Theory of strained quantum emitters

Abstract

Defects in semiconductors acting as optically active spin qubits are intriguing objects of fundamental study and future technological developments. These defect-based color centers are of particular interest for detection and response to physical variations such as pressure and strain. To investigate the defect emission response to strain, we have studied the vibrational structure of the negatively charged silicon vacancy ($\mathrm{V_{Si}^{-}}$) in 4H-SiC under applied tensile and compressive uniaxial strain using first-principles calculations. The strain variations of the emission spectrum can be explained by differing responses of bulk-like and quasi-localized vibrational modes. In particular, substantial differences are found between the hexagonal ($h$) and quasicubic ($k$) configurations of $\mathrm{V_{Si}^{-}}$ in 4H-SiC that result in a strain-induced improvement of the Debye-Waller factor for $\mathrm{V_{Si}^{-}}(h)$ under $+2\%$ uniaxial strain along the $a$-axis of 4H-SiC. Finally, strain-dependent changes in the phonon sideband enable distinguishing between compressive and tensile strain, opening up the possibility of magnetic field-free strain detection using only spin-conserving transitions of solid-state quantum emitters.

Figures (9)

• Figure 1: (a) Ball-and-stick representation of the silicon vacancy ($\mathrm{V_{Si}}$) defect in 4H-SiC. Silicon and carbon atoms are shown as blue and brown spheres, respectively, while the vacancy site is depicted as a hollow sphere. Two nonequivalent configurations, hexagonal $\mathrm{V_{Si}}(h)$ and quasicubic $\mathrm{V_{Si}}(k)$, are illustrated.
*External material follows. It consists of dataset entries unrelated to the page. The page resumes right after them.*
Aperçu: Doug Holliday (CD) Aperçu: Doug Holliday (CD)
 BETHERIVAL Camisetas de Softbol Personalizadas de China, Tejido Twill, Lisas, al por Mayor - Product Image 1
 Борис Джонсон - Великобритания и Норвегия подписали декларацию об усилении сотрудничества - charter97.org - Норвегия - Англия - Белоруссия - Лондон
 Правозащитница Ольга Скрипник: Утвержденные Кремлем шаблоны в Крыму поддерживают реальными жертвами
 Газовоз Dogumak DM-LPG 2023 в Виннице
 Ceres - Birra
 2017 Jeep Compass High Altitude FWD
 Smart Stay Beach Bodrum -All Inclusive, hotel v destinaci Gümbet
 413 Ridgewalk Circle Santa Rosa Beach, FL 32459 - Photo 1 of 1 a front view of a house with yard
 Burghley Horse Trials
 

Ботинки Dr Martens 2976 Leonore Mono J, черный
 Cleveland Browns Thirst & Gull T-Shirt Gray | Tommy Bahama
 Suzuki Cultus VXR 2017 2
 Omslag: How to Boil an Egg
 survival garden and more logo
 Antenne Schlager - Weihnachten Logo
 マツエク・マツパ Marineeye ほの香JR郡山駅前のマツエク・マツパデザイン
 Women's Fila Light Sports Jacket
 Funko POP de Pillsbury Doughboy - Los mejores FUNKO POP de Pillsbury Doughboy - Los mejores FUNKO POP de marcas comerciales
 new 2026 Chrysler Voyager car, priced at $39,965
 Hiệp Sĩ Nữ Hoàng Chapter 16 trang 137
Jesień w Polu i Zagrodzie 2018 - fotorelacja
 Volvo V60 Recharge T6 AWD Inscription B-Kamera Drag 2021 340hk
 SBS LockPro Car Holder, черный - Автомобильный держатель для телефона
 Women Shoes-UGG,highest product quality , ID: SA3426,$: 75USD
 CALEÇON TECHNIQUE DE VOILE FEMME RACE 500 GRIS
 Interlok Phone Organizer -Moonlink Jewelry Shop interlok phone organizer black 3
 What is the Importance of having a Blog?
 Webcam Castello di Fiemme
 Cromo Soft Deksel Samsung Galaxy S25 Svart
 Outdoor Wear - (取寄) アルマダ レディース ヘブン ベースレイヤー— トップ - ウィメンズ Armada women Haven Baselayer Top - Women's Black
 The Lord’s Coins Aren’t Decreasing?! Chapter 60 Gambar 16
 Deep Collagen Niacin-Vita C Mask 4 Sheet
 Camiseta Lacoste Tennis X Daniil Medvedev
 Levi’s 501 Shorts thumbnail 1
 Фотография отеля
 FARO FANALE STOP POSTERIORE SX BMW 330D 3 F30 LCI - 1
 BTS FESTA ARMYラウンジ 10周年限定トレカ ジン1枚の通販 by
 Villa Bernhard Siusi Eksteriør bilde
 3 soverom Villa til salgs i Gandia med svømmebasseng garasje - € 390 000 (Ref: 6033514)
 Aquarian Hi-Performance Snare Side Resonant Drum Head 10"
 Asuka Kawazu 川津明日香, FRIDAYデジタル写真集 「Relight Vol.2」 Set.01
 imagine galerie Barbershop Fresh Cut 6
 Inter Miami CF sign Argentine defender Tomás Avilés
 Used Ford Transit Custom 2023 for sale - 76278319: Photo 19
The planes labeled h and k indicate the symmetry of the corresponding lattice sites. (b) Schematic representation of single-particle defect levels in the band gap of 4H-SiC showing their occupations in the ground $^{4}A_{2}$ state (bottom) and excited $^{4}A'_{2}$ state (top) of $\mathrm{V_{Si}^{-}}$. The spin-majority channel (left side) is denoted with upward arrows and the spin-minority channel (right side) with downward arrows. Shaded areas correspond to the valence band (VB) in blue and the conduction band (CB) in orange.
• Figure 2: Spectral functions of electron--phonon coupling $S(\hbar\omega)$ (in meV$^{-1}$) for the emission of the $\mathrm{V_{Si}^{-}}$ defect in 4H-SiC under uniaxial strain applied along the $a$-axis. Panels (a)--(c) correspond to the hexagonal $\mathrm{V_{Si}^{-}}(h)$ configuration, while (d)--(f) show results for the quasicubic $\mathrm{V_{Si}^{-}}(k)$ configuration. Each column shows results for strain magnitudes of $0\%$, $+2\%$, and $-2\%$, respectively. Insets illustrate the effective shapes of collective vibrations corresponding to delocalized bulk-like and quasi-localized modes. Amplitudes are scaled for visual clarity.
• Figure 3: Calculated emission lineshapes for supercells with $\mathrm{V_{Si}^{-}}(h)$ and $\mathrm{V_{Si}^{-}}(k)$ defects with zero (middle panels, black curves), $+2\%$ (top panels, blue curves) and $-2\%$ (bottom panels, orange curves) uniaxial strain applied along $a$-axis. The shaded gray areas in the middle panels represent experimental data measured on $\mathrm{V_{Si}^{-}}$ ensembles for the strain-free case. Calculated strain-free lineshapes are also shown as black dotted lines in the top and bottom panels, allowing comparison with the calculated strained lineshapes. Emission lineshapes were computed with the r$^{2}$SCAN functional using HR theory and extrapolated to the dilute limit, approximated by a $25\times25\times8$ supercell with 40 000 atomic sites.
• Figure S1: Illustration of the embedding methodology for defect vibrational structure calculations.
• Figure S2: Comparison of vibrational and optical properties of the $\mathrm{V_{Si}^{-}}(h)$ and $\mathrm{V_{Si}^{-}}(k)$ defects in unstrained 4H-SiC. Shaded areas in light-gray color are experimental emission lineshapes while dashed gray lines are emission lineshapes calculated using HR theory. The solid black line shows the calculated bulk phonon density of states (DOS). Vertical gray lines show the ground-state vibrational localization ratios $\beta$ computed for a $25\times25\times8$ supercell (40 000 atomic sites).